W3. The paper needs ablation studies to show how each proposed component contributes to the performance.
A3. We have added the relevant experiments in Appendix C under the section "Ablation for Our Different Methods" at line 971. The experimental results in Table 1 demonstrate that our proposed components significantly improve the model's performance. Other experiments on COIN and NIV are also provided in Appendix C at line 972.
Table 1: Ablation study with our proposed components on CrossTask.
| ID | M | K | L | SR↑ | mAcc↑ | mIoU↑ |
|---|---|---|---|---|---|---|
| 1 | 37.20 | 64.67 | 66.57 | |||
| 2 | ✓ | 39.03 | 66.49 | 68.26 | ||
| 3 | ✓ | 38.88 | 66.36 | 68.35 | ||
| 4 | ✓ | 38.57 | 66.02 | 68.17 | ||
| 5 | ✓ | ✓ | 39.64 | 66.74 | 68.77 | |
| 6 | ✓ | ✓ | 39.71 | 66.65 | 68.83 | |
| 7 | ✓ | ✓ | 39.17 | 66.49 | 68.38 | |
| 8 | ✓ | ✓ | ✓ | 40.45 | 67.19 | 69.17 |
Note: M: Our latent space temporal logical interpolation module, K: mask projection, L: task-adaptive masked proximity loss. The results of ID 1 are from PDPP.
Q1. Clarify which components in MTID are inherited from PDPP.
A4. Our method builds upon the base PDPP model, inheriting several components while addressing its limitations. Here are the inherited components and our improvements:
-
Input Matrix:
- Inherited: We maintain the same input matrix design.
- Drawback: This design leads to the model predicting actions that are less likely to fall within the current task label's action space.

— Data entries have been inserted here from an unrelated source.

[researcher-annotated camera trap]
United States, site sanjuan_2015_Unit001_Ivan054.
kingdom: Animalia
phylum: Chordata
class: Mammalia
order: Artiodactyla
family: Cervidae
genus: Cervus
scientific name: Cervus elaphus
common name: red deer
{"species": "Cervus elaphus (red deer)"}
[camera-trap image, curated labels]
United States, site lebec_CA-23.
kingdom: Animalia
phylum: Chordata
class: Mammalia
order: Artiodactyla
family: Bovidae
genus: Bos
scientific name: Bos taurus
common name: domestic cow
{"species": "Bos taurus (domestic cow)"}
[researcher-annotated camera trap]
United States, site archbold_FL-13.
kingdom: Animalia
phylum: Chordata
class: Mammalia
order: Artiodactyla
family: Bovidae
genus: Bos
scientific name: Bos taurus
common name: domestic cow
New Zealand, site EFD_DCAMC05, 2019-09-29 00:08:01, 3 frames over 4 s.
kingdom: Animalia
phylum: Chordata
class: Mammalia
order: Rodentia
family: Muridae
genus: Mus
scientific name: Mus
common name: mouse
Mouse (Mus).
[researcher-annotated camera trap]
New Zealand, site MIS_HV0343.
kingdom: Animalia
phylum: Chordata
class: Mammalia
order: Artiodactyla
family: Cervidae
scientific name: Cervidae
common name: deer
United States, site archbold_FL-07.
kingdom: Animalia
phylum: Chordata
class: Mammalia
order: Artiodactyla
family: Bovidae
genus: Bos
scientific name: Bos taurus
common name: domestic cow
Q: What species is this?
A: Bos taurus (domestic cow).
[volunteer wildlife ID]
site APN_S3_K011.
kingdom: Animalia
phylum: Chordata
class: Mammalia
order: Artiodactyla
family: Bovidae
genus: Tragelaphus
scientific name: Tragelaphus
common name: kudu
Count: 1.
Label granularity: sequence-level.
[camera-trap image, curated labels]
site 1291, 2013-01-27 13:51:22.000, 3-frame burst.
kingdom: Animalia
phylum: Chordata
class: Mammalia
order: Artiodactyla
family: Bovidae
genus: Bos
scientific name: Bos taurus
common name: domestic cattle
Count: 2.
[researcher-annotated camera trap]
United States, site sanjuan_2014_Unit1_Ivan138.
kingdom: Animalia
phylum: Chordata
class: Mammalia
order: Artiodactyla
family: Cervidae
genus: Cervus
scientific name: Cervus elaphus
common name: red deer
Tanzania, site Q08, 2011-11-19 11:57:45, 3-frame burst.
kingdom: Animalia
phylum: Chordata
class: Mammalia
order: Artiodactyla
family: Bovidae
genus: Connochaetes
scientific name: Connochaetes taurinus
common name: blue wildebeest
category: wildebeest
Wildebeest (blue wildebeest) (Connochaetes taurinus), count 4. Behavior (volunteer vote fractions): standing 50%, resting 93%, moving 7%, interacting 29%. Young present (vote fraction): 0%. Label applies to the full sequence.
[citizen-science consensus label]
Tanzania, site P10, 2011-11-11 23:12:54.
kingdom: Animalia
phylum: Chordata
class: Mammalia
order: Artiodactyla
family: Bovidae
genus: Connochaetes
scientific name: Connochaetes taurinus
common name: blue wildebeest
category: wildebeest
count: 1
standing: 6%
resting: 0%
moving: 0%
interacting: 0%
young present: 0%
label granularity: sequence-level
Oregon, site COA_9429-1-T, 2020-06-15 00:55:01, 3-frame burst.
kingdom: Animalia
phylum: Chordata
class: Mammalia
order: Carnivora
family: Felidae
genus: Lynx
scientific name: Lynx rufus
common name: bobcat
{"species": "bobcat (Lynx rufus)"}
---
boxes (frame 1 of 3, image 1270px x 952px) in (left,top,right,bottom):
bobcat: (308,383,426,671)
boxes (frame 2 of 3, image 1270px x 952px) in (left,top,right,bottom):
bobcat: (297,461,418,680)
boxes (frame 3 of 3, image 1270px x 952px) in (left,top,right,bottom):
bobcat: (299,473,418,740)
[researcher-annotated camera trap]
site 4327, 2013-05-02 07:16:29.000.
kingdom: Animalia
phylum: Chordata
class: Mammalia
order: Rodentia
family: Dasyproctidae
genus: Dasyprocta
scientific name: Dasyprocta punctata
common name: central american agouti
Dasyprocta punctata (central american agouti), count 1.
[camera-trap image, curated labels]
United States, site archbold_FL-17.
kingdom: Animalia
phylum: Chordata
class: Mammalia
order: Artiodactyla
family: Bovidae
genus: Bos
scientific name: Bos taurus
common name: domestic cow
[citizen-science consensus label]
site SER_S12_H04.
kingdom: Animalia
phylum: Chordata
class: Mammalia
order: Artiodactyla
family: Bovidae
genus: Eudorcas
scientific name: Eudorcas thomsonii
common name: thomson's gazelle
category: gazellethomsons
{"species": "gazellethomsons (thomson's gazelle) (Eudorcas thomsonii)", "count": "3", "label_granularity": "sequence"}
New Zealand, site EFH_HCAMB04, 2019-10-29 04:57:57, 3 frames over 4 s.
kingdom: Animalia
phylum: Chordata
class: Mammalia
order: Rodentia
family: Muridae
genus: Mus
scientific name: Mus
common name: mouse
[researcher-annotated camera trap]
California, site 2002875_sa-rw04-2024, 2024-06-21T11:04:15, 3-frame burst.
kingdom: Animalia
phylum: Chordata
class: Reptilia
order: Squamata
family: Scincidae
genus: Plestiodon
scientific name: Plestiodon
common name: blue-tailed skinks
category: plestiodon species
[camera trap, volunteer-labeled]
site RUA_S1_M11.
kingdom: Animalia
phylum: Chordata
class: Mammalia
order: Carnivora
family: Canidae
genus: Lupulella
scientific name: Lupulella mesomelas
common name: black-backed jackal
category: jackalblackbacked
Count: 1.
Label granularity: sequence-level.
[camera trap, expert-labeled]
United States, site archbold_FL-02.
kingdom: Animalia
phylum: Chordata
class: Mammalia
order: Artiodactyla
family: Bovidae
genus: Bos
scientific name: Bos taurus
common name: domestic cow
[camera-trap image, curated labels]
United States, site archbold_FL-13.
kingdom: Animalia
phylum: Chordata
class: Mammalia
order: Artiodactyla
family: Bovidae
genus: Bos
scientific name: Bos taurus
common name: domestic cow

- Improvement: We introduce masked projection during initialization to limit the action space and reduce the probability of predicted actions falling outside the action space.
-
U-Net Architecture:
- Inherited: We adopt the base U-Net model from PDPP.
- Drawback: This architecture is too simple to capture the temporal logic of actions and lacks intermediate visual features for supervision.
- Improvement: We extend it by incorporating a latent space temporal logical interpolation module and a cross-attention module, enhancing temporal reasoning and feature integration.
-
Loss Function:
- Inherited: We retain PDPP's base MSE loss while removing the weights on both sides.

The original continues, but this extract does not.